Exercise prompt: Output nothing but the lines from the line with "How far from" through the end of the listing below, both ends included.
#### Entries provided
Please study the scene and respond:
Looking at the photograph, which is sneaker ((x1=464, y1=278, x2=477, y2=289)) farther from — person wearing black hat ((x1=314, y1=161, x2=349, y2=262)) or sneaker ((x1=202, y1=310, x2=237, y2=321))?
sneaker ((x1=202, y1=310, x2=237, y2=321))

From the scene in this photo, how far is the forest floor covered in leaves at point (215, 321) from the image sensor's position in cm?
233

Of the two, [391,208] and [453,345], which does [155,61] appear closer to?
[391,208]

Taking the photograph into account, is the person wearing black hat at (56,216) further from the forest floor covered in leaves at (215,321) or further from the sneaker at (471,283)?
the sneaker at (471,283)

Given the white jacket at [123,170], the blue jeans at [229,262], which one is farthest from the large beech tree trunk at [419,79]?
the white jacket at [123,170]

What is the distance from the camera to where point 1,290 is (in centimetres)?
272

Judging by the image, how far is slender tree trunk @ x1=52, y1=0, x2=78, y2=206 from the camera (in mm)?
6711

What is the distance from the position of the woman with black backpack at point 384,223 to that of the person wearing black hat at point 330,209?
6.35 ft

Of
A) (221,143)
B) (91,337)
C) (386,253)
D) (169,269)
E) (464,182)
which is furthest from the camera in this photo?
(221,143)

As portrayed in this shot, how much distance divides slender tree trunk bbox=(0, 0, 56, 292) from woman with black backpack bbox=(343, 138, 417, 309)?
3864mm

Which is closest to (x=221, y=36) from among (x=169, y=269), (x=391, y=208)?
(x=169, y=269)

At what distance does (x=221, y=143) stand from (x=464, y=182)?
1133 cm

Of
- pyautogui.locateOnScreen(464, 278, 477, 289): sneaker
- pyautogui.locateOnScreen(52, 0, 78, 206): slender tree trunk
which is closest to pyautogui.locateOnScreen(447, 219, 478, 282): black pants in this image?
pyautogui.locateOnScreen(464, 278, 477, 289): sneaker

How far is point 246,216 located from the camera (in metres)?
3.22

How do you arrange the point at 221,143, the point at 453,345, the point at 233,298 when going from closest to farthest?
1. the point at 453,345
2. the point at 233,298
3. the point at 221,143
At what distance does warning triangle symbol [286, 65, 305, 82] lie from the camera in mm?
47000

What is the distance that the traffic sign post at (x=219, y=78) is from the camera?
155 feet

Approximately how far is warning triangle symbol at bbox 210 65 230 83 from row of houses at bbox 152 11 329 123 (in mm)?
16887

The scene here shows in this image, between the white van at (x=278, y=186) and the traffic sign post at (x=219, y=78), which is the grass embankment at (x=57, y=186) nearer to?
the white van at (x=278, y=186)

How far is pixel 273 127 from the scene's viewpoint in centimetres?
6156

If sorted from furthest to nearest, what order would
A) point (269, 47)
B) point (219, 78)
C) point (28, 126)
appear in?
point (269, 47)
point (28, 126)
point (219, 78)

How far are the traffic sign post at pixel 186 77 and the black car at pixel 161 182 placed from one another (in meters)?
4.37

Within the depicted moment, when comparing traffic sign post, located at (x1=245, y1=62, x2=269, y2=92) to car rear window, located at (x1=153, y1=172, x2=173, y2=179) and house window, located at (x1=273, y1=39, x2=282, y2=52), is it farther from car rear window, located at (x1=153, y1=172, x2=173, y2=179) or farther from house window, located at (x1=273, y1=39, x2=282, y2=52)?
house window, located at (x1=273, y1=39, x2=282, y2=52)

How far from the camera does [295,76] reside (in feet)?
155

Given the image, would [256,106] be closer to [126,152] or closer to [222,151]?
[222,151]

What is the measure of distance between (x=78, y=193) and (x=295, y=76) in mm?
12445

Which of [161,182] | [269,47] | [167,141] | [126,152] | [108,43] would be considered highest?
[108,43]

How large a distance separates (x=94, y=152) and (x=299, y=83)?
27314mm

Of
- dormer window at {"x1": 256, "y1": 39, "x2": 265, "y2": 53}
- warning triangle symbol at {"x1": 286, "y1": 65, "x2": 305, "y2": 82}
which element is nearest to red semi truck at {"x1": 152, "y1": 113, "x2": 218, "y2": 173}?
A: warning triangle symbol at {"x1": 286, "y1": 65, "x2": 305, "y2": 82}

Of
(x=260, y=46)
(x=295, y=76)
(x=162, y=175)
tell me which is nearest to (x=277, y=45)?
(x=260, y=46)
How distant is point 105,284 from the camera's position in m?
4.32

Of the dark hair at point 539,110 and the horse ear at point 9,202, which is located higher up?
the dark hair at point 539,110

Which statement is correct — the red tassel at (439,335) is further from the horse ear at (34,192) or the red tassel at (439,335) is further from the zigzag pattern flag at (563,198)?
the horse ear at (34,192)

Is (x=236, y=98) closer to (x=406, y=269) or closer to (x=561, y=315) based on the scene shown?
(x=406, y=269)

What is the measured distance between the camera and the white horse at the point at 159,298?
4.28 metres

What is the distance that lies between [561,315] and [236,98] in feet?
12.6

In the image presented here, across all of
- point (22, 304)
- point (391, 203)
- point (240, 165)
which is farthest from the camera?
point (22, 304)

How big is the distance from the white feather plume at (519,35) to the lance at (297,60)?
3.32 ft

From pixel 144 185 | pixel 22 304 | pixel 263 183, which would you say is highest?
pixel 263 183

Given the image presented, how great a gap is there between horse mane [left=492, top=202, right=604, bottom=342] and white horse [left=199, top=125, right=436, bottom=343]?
########
Final result:
How far from the camera does [295,76] reside (in feet)?
155

Given the image, would [256,106] be closer to [126,152] or closer to [222,151]?
[222,151]

What is the measure of distance between (x=78, y=193) and (x=295, y=76) in mm?
12445

Which of [161,182] | [269,47] | [167,141] | [126,152] | [108,43] would be considered highest?
[108,43]

How large a distance separates (x=94, y=152) and (x=299, y=83)?
27314mm

Of
- dormer window at {"x1": 256, "y1": 39, "x2": 265, "y2": 53}
- warning triangle symbol at {"x1": 286, "y1": 65, "x2": 305, "y2": 82}
which element is nearest to red semi truck at {"x1": 152, "y1": 113, "x2": 218, "y2": 173}?
A: warning triangle symbol at {"x1": 286, "y1": 65, "x2": 305, "y2": 82}

Of
(x=260, y=46)
(x=295, y=76)
(x=162, y=175)
tell me which is nearest to (x=277, y=45)?
(x=260, y=46)
How distant is point 105,284 from the camera's position in m?
4.32

Of the dark hair at point 539,110 and the horse ear at point 9,202, which is located higher up?
the dark hair at point 539,110

Which statement is correct — the red tassel at (439,335) is further from the horse ear at (34,192) or the red tassel at (439,335) is further from the zigzag pattern flag at (563,198)?
the horse ear at (34,192)

Is (x=236, y=98) closer to (x=406, y=269) or closer to (x=561, y=315) based on the scene shown?
(x=406, y=269)

What is the measured distance between the camera and the white horse at the point at 159,298?
4.28 metres

What is the distance that lies between [561,315] and [236,98] in feet?
12.6

In the image presented here, across all of
- point (22, 304)
- point (391, 203)
- point (240, 165)
which is farthest from the camera?
point (22, 304)

How big is the distance from the white feather plume at (519,35) to the lance at (297,60)?
3.32 ft

From pixel 144 185 | pixel 22 304 | pixel 263 183, which would you say is highest?
pixel 263 183

Given the image presented, how great a gap is there between horse mane [left=492, top=202, right=604, bottom=342] and white horse [left=199, top=125, right=436, bottom=343]?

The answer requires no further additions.